То, что партия должна стать движущей силой советского правительства и de facto и de jure, не вызывало ни у кого из большевиков никакого сомнения. Ленин лишь выразил общеизвестное, когда произнес на X съезде партии в 1921 году: «Наша партия — правительственная партия, и то постановление, которое вынесет партийный съезд, будет обязательным для всей Республики»7. Спустя несколько лет Сталин еще яснее высказался о конституционном главенстве партии, заявив, что «ни один важный политический или организационный вопрос не решается у нас нашими советскими и другими массовыми организациями без руководящих указаний партий»8.

Однако же, несмотря на признанную власть в обществе, партия большевиков после 1917 года оставалась тем, чем была и раньше, а именно частной организацией. Ни в Конституции 1918 года, ни в Конституции 1924-го о ней ничего не говорится. Впервые партию упомянули в 1936 году в так называемой Сталинской конституции, где в статье 126 она названа «передовым отрядом трудящихся в их борьбе за укрепление и развитие социалистического строя» и «руководящим ядром всех организаций трудящихся, как общественных, так и государственных». (То, что в законодательстве не нашло отражения самое существенное, вполне соответствовало российским традициям: к примеру, первое довольно небрежное определение царского самодержавия появилось в «Военном регламенте» Петра Первого, более чем через двести лет после установления этого политического строя, а крепостное право, основной социальный фактор, так и не получило никогда правового определения.) Вплоть до 1936 года партия предпочитала представлять себя некой надматериальной силой, вдохновляющей страну своим примером. Так, в партийной программе, принятой в марте 1919 года, партии отводится роль «организатора» и «вождя» пролетариата, «разъясняющего» последнему природу классовой борьбы, и ни разу не упоминается о том, что партия управляет «пролетариатом», как и всем остальным в стране. Любой, кто захотел бы черпать познания о советской России исключительно из официальных источников того времени, не нашел бы в них ни малейшего намека на участие партии в повседневной жизни страны, хотя именно это выделяло Советский Союз из всех прочих стран мира. [Изобретение это дало замечательные результаты при общении с иностранцами и в международных отношениях. В 1920-х гг. зарубежные социалисты и левые относились к коммунистической России как к «новому», демократическому виду государства. Иностранцы, посещавшие страну в те годы, редко упоминали о коммунистической партии и ее довлеющей роли — так удачно она была замаскирована.].

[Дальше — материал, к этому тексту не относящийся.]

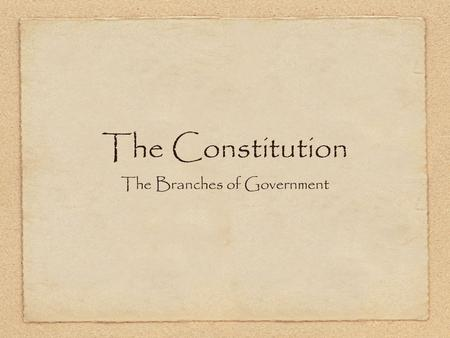 "The Constitution The Branches of Government. The Constitution was written in 1787 by 55 men that we call ""the Framers"". Some of these men include Benjamin."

Таким образом, и после захвата власти большевистская партия сохраняла свой частный характер несмотря на то, что получила неограниченное влияние в государственных и общественных структурах. В результате этого ее устав, методы работы, резолюции и кадровый состав не подлежали никакому внешнему надзору. 600 000 или 700 000 коммунистов, которые, как отметил Каменев в 1919 году, «управляли» Россией, «причем <...> громаднейшей массой некоммунистической»9, напоминали когорту избранных, а не политическую партию. [Гитлер, формировавший свою национал-социалистическую партию наподобие большевистской, сказал Герману Герингу, что слово «партия» плохо выражало сущность его организации; сам он предпочитал называть ее «орденом» (Rauschning. Hitler Speaks. Lnd., 1939. P. 198, 243)]. Ничто не выходило из-под ее контроля, сама же она была неподконтрольна ничему — замкнутая на самое себя и самой себе подотчетная. Все это создавало противоестественную ситуацию, которую теоретики коммунизма так и не смогли удовлетворительно объяснить, если ее вообще можно объяснить, даже прибегая к помощи метафизических понятий, — как, например, понятия «общая воля», введенного Руссо для обозначения единодушного волеизъявления, отличного в то же время от «воли всех».

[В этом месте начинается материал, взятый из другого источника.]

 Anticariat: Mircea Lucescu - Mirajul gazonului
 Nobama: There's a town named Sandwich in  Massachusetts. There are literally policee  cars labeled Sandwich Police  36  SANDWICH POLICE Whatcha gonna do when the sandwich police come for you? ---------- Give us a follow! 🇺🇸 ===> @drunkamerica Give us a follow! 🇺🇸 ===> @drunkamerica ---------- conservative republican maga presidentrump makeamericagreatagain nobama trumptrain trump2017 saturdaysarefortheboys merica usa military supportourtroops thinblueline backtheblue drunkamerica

За три года численный состав партии резко вырос, и большевики практически завоевали Россию, поставив своих людей на командные должности во всех учреждениях. В феврале 1917 года в партии состояло 23 600 человек; в 1919 году — 250 000; в марте 1921-го — 730 000 (включая кандидатов)10. Особенно быстрый приток новых коммунистов начался тогда, когда стало ясно, что большевики выиграют гражданскую войну и, следовательно, будут распределять блага, традиционно связанные в России с государственной службой. В годы суровых лишений партийный билет давал право на минимальное обеспечение — жилище, продовольствие, топливо, относительную защищенность от правоохранительных органов (кроме случаев совершения вопиющих преступлений). Только членам партии разрешалось ношение личного оружия. Ленин, конечно же, осознавал, что большинство новичков были просто карьеристами, и взяточничеством, воровством, хамством подрывали авторитет партии; однако стремление к абсолютной власти не оставляло ему иного выбора, как принять всякого, кто имел подходящее социальное происхождение и был готов исполнять приказы без колебаний и лишних вопросов. В то же время он позаботился, чтобы ключевые позиции в партии и правительстве были закреплены за «старой гвардией», ветеранами подполья: в 1930 году 69% секретарей ЦК национальных республик и областных и краевых комитетов партии составляли большевики с дореволюционным стажем11.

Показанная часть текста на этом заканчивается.